- _PASSAGE TO READ_:
Adán Amezcua [ah-mess'-coo-ah] (born March 9, 1974) is a Mexican professional baseball player. Listed at 6' 3" (1.90 m), 198 lb. (90 k), he bats and throws right handed.

Career
Through the years, Amezcua has established himself as one of the most distinguished catchers in Mexican baseball history. Though he never has played in a Major League game, Amezcua has spent more than two decades in the minor leagues while playing in part or all of 21 seasons spanning 1993–2013.

A fine handler of pitchers, he is known for his fine defense, as well for his ability to call a game and frame pitches to influence an umpire's strike zone. Besides, he has showed off a strong arm with fast release and accuracy backed up by a great instinct of the game. He is equally competent as a line drive hitter with occasional power, and works the count to give other hitter opportunities to see the pitcher.

- _INFORMATION PROVIDED_:
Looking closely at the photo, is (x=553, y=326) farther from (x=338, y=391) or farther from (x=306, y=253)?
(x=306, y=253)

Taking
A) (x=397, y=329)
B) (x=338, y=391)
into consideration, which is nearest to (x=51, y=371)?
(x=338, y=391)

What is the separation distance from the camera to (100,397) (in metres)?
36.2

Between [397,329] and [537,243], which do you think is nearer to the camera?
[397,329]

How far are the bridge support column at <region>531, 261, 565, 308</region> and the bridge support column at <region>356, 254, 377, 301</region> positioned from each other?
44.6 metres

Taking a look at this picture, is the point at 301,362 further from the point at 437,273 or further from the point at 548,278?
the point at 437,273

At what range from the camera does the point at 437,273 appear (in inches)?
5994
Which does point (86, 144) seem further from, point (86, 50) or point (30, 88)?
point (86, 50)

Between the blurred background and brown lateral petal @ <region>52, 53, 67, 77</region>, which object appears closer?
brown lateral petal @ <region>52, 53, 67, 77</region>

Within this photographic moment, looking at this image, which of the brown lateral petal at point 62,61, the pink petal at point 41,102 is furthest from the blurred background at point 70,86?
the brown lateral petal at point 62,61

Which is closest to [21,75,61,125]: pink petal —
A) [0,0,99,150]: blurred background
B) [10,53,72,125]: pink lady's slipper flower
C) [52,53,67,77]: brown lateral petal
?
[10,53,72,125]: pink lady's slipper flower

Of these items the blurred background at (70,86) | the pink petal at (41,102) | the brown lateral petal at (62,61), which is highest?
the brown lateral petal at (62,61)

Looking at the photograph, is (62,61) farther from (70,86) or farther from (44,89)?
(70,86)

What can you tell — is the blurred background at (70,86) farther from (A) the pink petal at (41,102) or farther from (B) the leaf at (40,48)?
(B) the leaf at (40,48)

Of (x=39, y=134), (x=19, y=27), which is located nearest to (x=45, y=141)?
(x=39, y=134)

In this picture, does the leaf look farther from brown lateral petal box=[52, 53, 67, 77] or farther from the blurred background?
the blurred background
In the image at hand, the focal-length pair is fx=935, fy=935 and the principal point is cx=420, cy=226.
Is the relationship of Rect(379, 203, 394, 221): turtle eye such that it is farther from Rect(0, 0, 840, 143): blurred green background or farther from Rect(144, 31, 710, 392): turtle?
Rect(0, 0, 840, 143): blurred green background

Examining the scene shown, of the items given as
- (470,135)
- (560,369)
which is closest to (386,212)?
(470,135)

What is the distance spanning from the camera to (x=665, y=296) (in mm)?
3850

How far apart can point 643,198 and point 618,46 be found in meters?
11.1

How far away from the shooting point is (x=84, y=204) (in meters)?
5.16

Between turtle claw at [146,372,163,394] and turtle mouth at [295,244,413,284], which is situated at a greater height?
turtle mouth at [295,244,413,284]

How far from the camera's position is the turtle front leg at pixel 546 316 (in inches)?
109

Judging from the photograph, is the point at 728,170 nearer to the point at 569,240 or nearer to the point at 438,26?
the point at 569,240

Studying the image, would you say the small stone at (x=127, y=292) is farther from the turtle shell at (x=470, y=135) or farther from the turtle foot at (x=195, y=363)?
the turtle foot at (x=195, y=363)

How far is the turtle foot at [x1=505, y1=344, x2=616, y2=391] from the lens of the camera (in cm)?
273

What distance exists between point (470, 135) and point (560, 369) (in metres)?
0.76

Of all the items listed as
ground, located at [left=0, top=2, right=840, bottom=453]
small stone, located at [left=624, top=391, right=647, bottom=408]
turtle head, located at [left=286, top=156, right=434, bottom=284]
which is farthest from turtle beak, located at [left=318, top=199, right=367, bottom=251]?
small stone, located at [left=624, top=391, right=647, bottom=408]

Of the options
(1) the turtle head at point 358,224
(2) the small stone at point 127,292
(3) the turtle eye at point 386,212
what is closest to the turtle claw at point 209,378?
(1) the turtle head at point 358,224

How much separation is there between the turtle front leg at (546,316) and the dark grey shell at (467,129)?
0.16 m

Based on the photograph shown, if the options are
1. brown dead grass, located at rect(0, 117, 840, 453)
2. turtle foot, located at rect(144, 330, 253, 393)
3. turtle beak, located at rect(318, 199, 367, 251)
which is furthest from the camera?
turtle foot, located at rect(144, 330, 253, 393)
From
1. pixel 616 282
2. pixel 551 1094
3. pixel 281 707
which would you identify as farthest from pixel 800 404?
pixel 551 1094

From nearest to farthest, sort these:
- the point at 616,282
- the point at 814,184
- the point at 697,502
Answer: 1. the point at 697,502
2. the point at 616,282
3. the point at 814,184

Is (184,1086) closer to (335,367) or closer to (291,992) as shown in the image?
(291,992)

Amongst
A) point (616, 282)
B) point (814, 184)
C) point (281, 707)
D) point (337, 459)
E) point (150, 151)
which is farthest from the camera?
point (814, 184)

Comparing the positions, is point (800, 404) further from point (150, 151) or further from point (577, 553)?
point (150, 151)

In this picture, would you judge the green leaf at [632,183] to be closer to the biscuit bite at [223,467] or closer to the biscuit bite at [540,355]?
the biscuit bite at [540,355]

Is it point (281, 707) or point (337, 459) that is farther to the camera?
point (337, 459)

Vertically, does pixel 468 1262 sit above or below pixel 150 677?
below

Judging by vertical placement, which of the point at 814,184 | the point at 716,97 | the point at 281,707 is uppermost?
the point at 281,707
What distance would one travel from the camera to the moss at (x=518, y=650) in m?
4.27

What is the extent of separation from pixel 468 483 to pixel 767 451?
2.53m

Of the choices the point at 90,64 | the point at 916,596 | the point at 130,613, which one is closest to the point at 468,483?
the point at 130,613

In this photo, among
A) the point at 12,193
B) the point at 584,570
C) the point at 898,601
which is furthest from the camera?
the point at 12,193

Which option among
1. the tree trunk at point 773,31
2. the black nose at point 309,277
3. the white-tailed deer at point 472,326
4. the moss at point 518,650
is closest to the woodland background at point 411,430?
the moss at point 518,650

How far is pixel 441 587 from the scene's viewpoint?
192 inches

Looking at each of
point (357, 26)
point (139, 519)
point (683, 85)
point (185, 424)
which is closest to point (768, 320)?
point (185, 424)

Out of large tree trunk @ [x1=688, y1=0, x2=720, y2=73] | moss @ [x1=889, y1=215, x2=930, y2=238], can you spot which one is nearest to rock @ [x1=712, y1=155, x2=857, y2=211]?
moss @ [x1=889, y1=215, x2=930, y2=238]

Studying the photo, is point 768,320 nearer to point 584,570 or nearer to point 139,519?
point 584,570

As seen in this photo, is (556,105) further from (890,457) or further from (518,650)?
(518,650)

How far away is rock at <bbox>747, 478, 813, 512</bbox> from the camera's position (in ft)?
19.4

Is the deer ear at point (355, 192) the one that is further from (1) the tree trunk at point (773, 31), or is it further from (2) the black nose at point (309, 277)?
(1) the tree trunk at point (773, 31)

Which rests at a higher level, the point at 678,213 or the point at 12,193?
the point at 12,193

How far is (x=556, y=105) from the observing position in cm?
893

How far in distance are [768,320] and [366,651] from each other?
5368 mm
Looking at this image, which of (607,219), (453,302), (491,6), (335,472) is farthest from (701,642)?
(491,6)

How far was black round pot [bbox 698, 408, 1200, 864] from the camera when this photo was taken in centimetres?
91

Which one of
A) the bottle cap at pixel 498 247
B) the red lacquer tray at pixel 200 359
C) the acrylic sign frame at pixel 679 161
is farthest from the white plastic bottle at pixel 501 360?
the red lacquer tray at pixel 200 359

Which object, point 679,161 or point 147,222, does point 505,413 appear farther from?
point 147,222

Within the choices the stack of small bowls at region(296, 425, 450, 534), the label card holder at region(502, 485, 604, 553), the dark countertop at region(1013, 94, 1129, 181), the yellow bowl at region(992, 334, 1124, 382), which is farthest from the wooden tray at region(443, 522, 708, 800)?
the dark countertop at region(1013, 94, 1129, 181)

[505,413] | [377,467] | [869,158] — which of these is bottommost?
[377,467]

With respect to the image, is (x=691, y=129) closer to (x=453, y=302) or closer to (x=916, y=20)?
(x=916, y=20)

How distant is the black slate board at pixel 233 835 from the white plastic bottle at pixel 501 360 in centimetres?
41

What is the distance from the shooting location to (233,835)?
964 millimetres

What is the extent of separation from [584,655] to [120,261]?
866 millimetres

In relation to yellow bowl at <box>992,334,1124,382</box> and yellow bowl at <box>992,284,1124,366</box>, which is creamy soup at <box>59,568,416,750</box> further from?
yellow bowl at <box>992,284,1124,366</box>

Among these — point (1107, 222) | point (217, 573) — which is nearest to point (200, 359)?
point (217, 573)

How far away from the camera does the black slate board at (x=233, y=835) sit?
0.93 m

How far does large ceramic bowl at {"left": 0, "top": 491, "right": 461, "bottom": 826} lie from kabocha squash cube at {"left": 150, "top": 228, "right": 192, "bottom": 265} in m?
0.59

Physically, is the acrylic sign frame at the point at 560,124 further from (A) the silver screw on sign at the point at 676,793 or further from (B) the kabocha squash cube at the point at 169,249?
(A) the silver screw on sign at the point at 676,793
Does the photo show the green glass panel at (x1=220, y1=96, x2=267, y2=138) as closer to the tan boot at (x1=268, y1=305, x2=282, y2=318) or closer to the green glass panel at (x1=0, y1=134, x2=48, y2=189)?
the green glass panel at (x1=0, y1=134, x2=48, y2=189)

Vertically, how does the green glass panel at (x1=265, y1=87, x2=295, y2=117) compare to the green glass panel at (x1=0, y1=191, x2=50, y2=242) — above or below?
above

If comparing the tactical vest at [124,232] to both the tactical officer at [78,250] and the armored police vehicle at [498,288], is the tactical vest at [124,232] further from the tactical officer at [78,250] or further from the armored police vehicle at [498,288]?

- _AIM_: Print the part of the Adán Amezcua text between "A fine handler" and "see the pitcher.", inclusive. Work only from the text about Adán Amezcua.

- _TASK OUTPUT_:
A fine handler of pitchers, he is known for his fine defense, as well for his ability to call a game and frame pitches to influence an umpire's strike zone. Besides, he has showed off a strong arm with fast release and accuracy backed up by a great instinct of the game. He is equally competent as a line drive hitter with occasional power, and works the count to give other hitter opportunities to see the pitcher.